[Records provided]

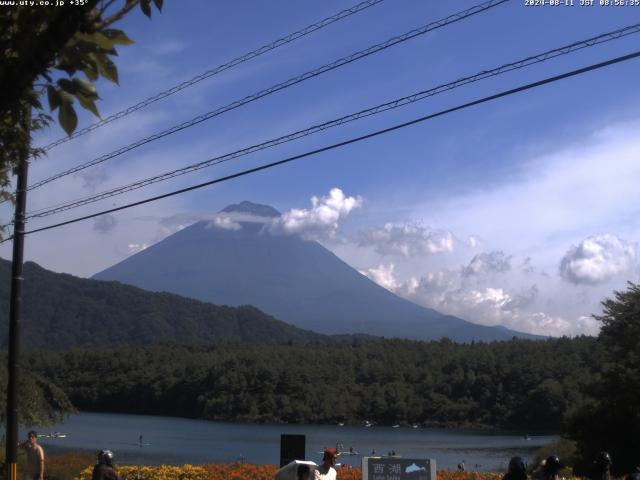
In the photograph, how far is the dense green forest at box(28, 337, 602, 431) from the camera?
322ft

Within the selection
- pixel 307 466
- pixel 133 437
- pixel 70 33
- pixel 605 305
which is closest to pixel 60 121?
pixel 70 33

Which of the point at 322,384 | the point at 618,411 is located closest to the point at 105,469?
the point at 618,411

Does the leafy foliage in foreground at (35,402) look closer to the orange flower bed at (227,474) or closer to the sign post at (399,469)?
the orange flower bed at (227,474)

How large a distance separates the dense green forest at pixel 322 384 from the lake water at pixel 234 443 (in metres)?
7.29

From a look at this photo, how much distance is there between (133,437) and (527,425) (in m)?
44.9

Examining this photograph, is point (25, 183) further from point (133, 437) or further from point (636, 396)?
point (133, 437)

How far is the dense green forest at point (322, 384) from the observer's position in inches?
3866

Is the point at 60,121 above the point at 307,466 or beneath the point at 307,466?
above

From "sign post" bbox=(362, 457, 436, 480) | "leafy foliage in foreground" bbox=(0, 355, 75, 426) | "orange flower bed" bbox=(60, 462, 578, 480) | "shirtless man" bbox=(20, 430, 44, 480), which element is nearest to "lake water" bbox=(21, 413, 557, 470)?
"leafy foliage in foreground" bbox=(0, 355, 75, 426)

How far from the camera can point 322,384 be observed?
10925cm

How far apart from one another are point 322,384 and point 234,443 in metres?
48.4

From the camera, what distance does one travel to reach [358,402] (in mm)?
108250

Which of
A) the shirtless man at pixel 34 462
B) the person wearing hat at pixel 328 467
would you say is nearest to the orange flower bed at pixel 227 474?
the shirtless man at pixel 34 462

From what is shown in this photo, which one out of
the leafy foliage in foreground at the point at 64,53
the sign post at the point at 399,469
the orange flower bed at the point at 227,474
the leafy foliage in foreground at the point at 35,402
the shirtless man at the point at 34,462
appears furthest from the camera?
the leafy foliage in foreground at the point at 35,402
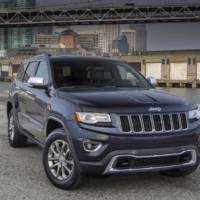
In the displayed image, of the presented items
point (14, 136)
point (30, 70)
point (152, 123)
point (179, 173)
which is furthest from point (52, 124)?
point (14, 136)

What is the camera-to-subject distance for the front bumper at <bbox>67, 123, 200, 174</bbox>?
468 cm

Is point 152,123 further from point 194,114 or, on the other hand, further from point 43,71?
point 43,71

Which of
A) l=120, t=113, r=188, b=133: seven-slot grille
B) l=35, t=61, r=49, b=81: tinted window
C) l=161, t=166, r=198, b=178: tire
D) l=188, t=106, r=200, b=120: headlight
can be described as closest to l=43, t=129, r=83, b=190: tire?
l=120, t=113, r=188, b=133: seven-slot grille

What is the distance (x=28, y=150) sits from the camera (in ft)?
25.2

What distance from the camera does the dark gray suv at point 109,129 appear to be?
4.71 meters

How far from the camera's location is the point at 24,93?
689 centimetres

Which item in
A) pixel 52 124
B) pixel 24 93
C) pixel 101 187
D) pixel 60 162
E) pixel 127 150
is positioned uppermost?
pixel 24 93

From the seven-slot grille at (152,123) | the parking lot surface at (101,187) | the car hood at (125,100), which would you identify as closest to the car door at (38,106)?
the car hood at (125,100)

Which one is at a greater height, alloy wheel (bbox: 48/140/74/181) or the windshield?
the windshield

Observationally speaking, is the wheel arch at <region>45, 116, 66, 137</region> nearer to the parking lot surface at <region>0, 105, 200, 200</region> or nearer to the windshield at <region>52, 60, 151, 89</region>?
the windshield at <region>52, 60, 151, 89</region>

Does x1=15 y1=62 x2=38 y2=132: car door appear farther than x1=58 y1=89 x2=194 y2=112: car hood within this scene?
Yes

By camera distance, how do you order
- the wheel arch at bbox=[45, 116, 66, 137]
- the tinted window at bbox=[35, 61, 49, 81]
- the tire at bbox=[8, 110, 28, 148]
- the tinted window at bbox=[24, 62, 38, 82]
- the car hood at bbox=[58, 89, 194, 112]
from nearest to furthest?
the car hood at bbox=[58, 89, 194, 112]
the wheel arch at bbox=[45, 116, 66, 137]
the tinted window at bbox=[35, 61, 49, 81]
the tinted window at bbox=[24, 62, 38, 82]
the tire at bbox=[8, 110, 28, 148]

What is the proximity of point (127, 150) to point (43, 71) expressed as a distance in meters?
2.28

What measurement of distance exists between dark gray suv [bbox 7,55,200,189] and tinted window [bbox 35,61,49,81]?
18 cm
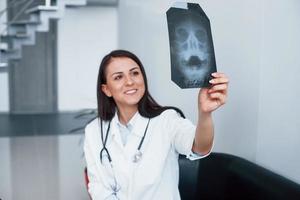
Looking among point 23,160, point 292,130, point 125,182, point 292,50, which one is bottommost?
point 23,160

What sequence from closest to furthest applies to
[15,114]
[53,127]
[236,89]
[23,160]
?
[236,89]
[23,160]
[53,127]
[15,114]

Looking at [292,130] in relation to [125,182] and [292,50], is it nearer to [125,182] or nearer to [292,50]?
[292,50]

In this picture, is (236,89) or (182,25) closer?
(182,25)

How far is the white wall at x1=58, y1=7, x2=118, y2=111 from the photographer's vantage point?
7027 millimetres

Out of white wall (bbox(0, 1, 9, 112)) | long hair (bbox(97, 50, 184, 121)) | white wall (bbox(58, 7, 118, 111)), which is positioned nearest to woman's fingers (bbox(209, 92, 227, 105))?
long hair (bbox(97, 50, 184, 121))

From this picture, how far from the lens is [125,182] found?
1480 millimetres

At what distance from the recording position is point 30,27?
481 centimetres

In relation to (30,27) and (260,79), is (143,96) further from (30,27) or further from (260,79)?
(30,27)

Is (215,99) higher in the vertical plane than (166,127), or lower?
higher

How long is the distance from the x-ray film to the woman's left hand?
2 cm

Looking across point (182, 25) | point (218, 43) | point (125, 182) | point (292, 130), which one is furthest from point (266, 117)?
point (182, 25)

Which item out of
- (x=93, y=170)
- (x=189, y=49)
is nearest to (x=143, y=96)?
(x=93, y=170)

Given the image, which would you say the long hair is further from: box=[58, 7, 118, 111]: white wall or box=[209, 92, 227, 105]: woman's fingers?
box=[58, 7, 118, 111]: white wall

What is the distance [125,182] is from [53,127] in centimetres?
467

[What is required]
Can you print, word for word, the stretch of the material from the line containing "How long is" through its end?

[Answer to this task]
How long is the distance from the x-ray film to the woman's left hand?
2 cm

Looking across point (182, 25) | point (218, 43) | point (125, 182) | point (292, 130), which one is furthest from point (266, 117)?
point (182, 25)

Which item out of
- (x=93, y=170)
- (x=189, y=49)
is nearest to (x=143, y=96)?
(x=93, y=170)

Given the image, which would you say the long hair is further from: box=[58, 7, 118, 111]: white wall or box=[209, 92, 227, 105]: woman's fingers?
box=[58, 7, 118, 111]: white wall

What is the distance [125,182] is from [53,127] in centimetres?
467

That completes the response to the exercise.